Sur fond d’approfondissement de la crise sociale, on constate une poussée de l’extrême droite. Le monde du travail n’est pas épargné. Quelles réflexions cela vous inspire-t-il  ?

Thierry Lepaon. La CGT est le seul syndicat à avoir autant fait sur la question de la haine que portent les idées du FN. Avec des démonstrations concrètes, comme la lutte que nous avons menée pour les travailleurs sans papiers, sur les discriminations dans les entreprises. Nous faisons de la pédagogie, mais il y a aussi des actes concrets. Nos militants ont fait et font encore beaucoup. Ils ont le courage d’aller aux portes de l’entreprise mettre dehors les militants FN qui viennent distribuer leurs tracts. La poussée de l’extrême droite n’est pas seulement une question politique, mais aussi une question de rapport social. Nous avons intérêt, dans les syndicats, à en discuter.
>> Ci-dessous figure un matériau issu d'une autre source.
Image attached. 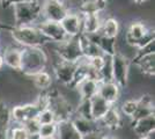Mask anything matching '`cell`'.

Nous avons décidé, lors de notre commission exécutive, de réactiver notre campagne contre les idées nauséabondes du FN. Dans le même temps, on ne peut pas demander au syndicalisme de régler les questions politiques. On mène le combat à la place qui est la nôtre, et les hommes politiques qui, aujourd’hui, jouent avec cette montée du Front national ont une responsabilité immense. Il y a ceux qui se sont fait élire sur un programme de gauche pour répondre aux attentes des salariés  : et il y a loin entre ce programme et ce qui est fait. Il y a ceux qui soufflent sur les braises pour opposer les salariés entre eux. Il y a beaucoup de désespoir et je vois un lien entre ce qui se passe sur le terrain politique, comme à Villeneuve-sur-Lot, et ce qui se passe dans les entreprises. La colère sociale monte et de nombreux salariés se sentent perdus, n’ont plus confiance ni en la droite ni en la gauche. Ils vont aller chercher ailleurs, et ailleurs, on sait que ça peut être le FN…

Promouvoir les alternatives Aujourd’hui, dans les nombreuses luttes que mènent les salariés pour sauver leurs emplois, nombre de projets alternatifs portés par les syndicats, et particulièrement par la CGT, sont mis sur la table, mais peu ou pas du tout pris en compte. Thierry Lepaon réaffirme, non seulement la nécessité d’une loi contre les licenciements boursiers, mais également celle de la création " d’un cadre législatif qui contraigne l’entreprise à examiner les solutions alternatives qui permettent un meilleur résultat social".